Hacia 1925, las dimensiones de Buenos Aires pueden medirse a través de estas cifras: más de 3 mil tranvías, 908 ómnibus, 27 mil automóviles, 161 motocicletas, 1.500 carruajes y más de 100 mil teléfonos para casi dos millones de personas. Aún no existía el obelisco; era la ciudad de
la torre del pasaje Barolo, Corrientes angosta y los corsos oficiales de la Avenida de Mayo. A medida que van desapareciendo sus personajes y que sólo se vuelve accesible mediante un conocimiento indirecto —fotos y crónicas—, esta atmósfera pertenece casi totalmente al pasado. Sin embargo, no resulta tan extraña como aquélla que vivieron Rosendo Mendizábal y los esposos Gobbi. Esas noches del Chanteclair, el Montmartre y el Royal Pigall —con su champagne y sus drogas (llamadas familiarmente "Blancanieves”, "enanitos” y "príncipes”)—, pueden ser recreadas gracias a alguna memoria excepcionalmente rica. Para recuperar momentos de aquellos carnavales, Panorama recurrió a ambos modos de acercamiento.
Enmarcados por tres períodos presidenciales claves (Yrigoyen-Alvear, 1922-8-Yrigoyen), los años 20 permitieron cierta comunicación entre los sectores de clase media y alta y el nacimiento de un proletariado que, en la década del 30, crecería conflictivamente. Tanto los estilos de vida dispares como las características comunes se reflejaban en las letras de tango y, sobre todo, durante los festivales de ese catárquico mes de febrero. En la década siguiente, el tema sería casi irremediablemente la falta de moneda (¿Dónde hay un mango?, Los amores con la crisis). Los letristas del 20, en cambio, acumularon "champán”, "medias de seda”, "Pigall” y —el índice de un problema anterior a la ciudad industrial— "milonguitas”. Los luminosos carnavales del reinado de Marcelo de Alvear y su mujer, Regina Pacini, constituyen la vidriera de ese Buenos Aires enterrado por la crisis del 30. El 22 de febrero de 1925 anotó un cronista de La Razón: “Si el bienestar económico pudiera medirse por esta clase de índices diríamos que en Buenos Aires podrá haber pobreza pero no hay miseria. La frase «un día de vida es vida» debe haber nacido en nuestra ciudad y en un día de carnaval”.

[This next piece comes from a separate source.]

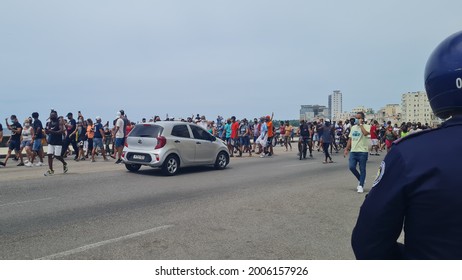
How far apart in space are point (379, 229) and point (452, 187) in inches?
14.2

CHARLESTON Y PISO ENCERADO. La fragmentada lista que sigue pertenece a la cartelera de espectáculos que publicó La Nación en su edición del sábado 6 de febrero de 1926. El carnaval de ese año comenzaría sólo una semana más tarde; sin embargo, los diarios destinaron buena parte de su espacio a detallar las características de cada baile y, sobre todo, a recomendar modelos de una extravagancia que los hippies más imaginativos ni siquiera han igualado. Entre los anuncios de obras de teatro (con su dosis de sensualidad en títulos y aclaraciones) se destacan ya las salas dedicadas a la fiesta pura:

Maipo. Techo corredizo. Éxito grandioso de Labios pintados. A las 22 horas, 16ª representación de ¡Abajo los hombres!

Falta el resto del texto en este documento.